***** Excerpt *****
# Can the No Expiration option be added mid-week?



## MarTN (Feb 10, 2006)

I've tried searching for this topic, but couldn't find it.

A friend of mine is taking her first trip to Disney and is buying the Magic your way base ticket.  I've told her not to go to the parks everyday, but her husband isn't convinced so they are buying tickets equal to the number of days they'll be there.  

Can the No Expiration option be added mid-week?  What about the Hopper option?


----------



## Carl D (Feb 10, 2006)

**I'm not 100% positive**, but I do believe the no expiration option can be added at any time prior to the original expiration date. If they do add this feature, it would be financially advantageous to buy a 10 day ticket, as that is only a few bucks more.

As far as the hopping option, that may be quirky. They may be able to add it, but they may have to add it for all days on the ticket, including days already used.- **Totally not sure about that one**.


----------



## Dean (Feb 10, 2006)

Try this link .  I'm told you can upgrade in many ways within the 14 day period as long as there is at least one day left.


----------



## DianeV (Feb 10, 2006)

I believe that as long as you upgrade within the 14 days you can do it..but they charge you based on the whole ticket..so if you had, say a 6 day ticket and only had 3 days left and wanted to make it no expiration you pay based on the 6 day ticket..same for hopping


----------
***** Data excerpt *****
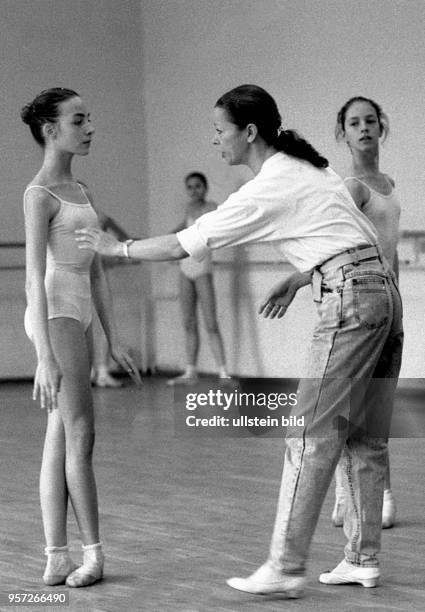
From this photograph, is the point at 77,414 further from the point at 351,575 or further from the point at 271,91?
*****
§ To do
**a.** Revise the ticket-upgrade thread from the words "As far as the" through "about that one**.", replacing "hopping option" with "Park Hopper option".
**b.** Answer these questions from the ticket-upgrade thread.
(i) What ticket is the friend in the first post buying?
(ii) According to Dean, within what period can a ticket be upgraded?
(iii) According to DianeV, what is the upgrade charge based on?

§ Solutions to the problems
**a.**
As far as the Park Hopper option, that may be quirky. They may be able to add it, but they may have to add it for all days on the ticket, including days already used.- **Totally not sure about that one**.

**b.**
(i) The Magic your way base ticket.
(ii) Within the 14 day period, as long as there is at least one day left.
(iii) The whole ticket.